Researcher Affiliation Academia Hainan Zhang, Yanyan Lan, Jiafeng Guo, Jun Xu and Xueqi Cheng University of Chinese Academy of Sciences, Beijing, China CAS Key Lab of Network Data Science and Technology, Institute of Computing Technology, Chinese Academy of Sciences
Pseudocode No The paper describes processes and models using equations and descriptive text, but does not include any clearly labeled pseudocode or algorithm blocks.
Open Source Code No The paper does not provide any explicit statement about releasing source code for the described methodology, nor does it include a link to a code repository.
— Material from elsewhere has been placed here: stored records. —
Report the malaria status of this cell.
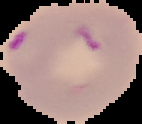

Parasitized.

Summary:
  - Image size: 142×124 pixels
  - Preparation: thin blood film
  - Image type: segmented cell region on a black backgroundAssess this cell for malaria.
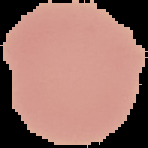
It is uninfected.

{
  "image_type": "segmented cell region on a black background",
  "image_size": "148×148 pixels",
  "preparation": "thin blood smear"
}Report the malaria status.
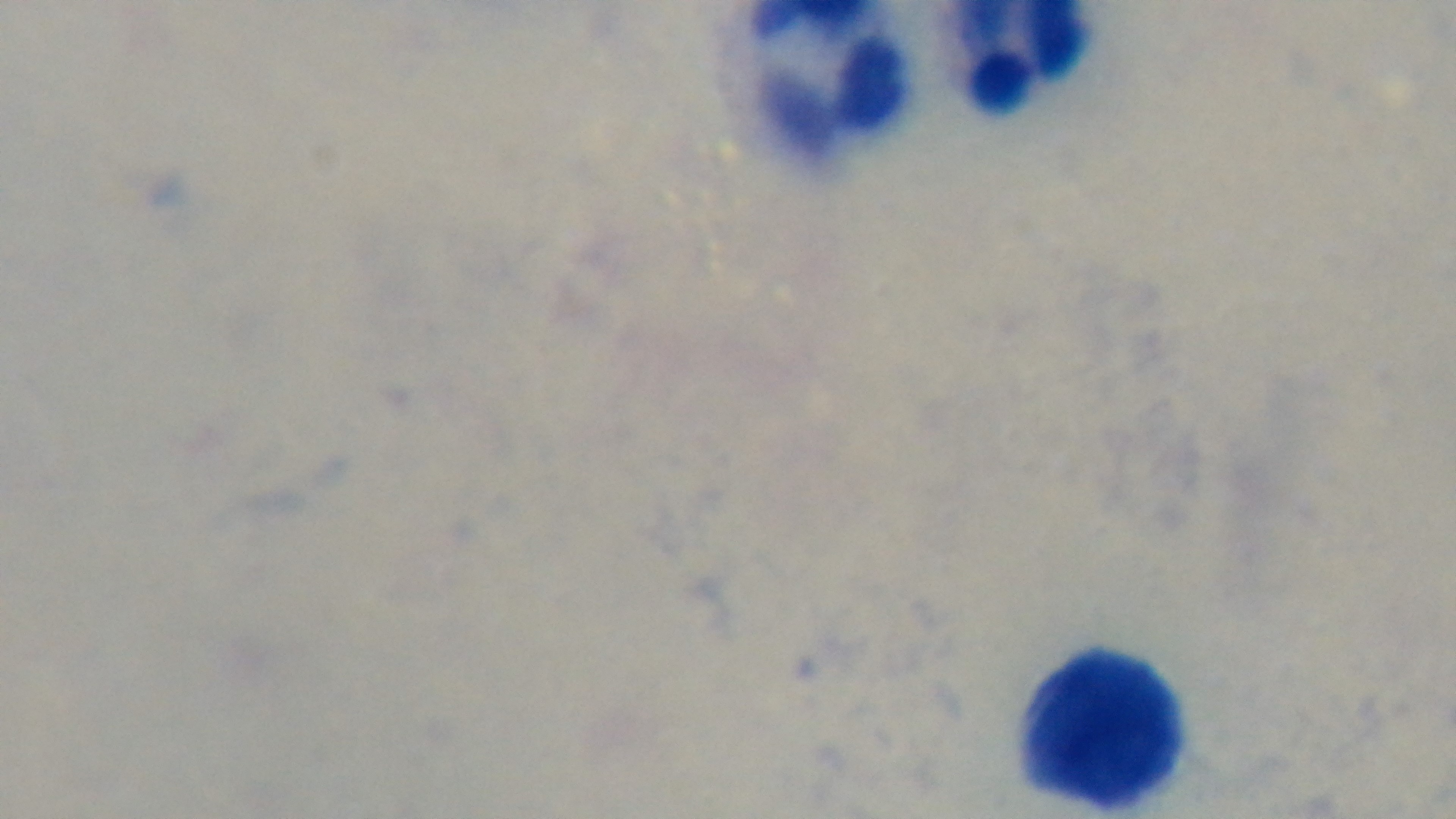
It is uninfected.

Single field of view. Giemsa stain. Preparation: thick smear. 100x oil-immersion objective. Mounted 4K digital camera. Photomicrograph.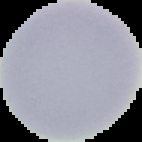 Image is 142×142 pixels. Segmented cell region on a black background. From a thin blood smear. Malaria status: uninfected.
Open Datasets Yes We use two public datasets in our experiments. The Chinese Weibo dataset, named STC [Shang et al., 2015]... We also use an English conversation data, named Open Subtitles3 (OSDb) dataset... 3https://github.com/jiweil/Neural-Dialogue-Generation
Dataset Splits Yes We randomly split the data to training, validation, and testing sets, which contains 3,000,000, 388,571 and 400,000 pairs, respectively. We split the data to 3,000,000, 400,000 and 400,000 for training,validation and testing, respectively.
Hardware Specification Yes We run our model on a Tesla K80 GPU card with Tensorflow.
Software Dependencies No The paper mentions 'Tensorflow' as the software framework used for running models but does not provide a specific version number for it or any other software dependencies.
Experiment Setup Yes In the training process, the dimension is set to be 300, the size of negative sample is set to be 3, and the learning rate is 0.05. Then we introduce the settings on learning parameters in the deep architecture. For a fair comparison among all the baseline methods and our methods, the numbers of hidden nodes are all set to 300, and batch sizes are set to 200. Stochastic gradient decent (SGD) is utilized in our experiment for optimization, instead of Adam, because SGD yields better performances in our experiments. The learning rate is set to be 0.5, and adaptively decays with rate 0.99 in the optimization.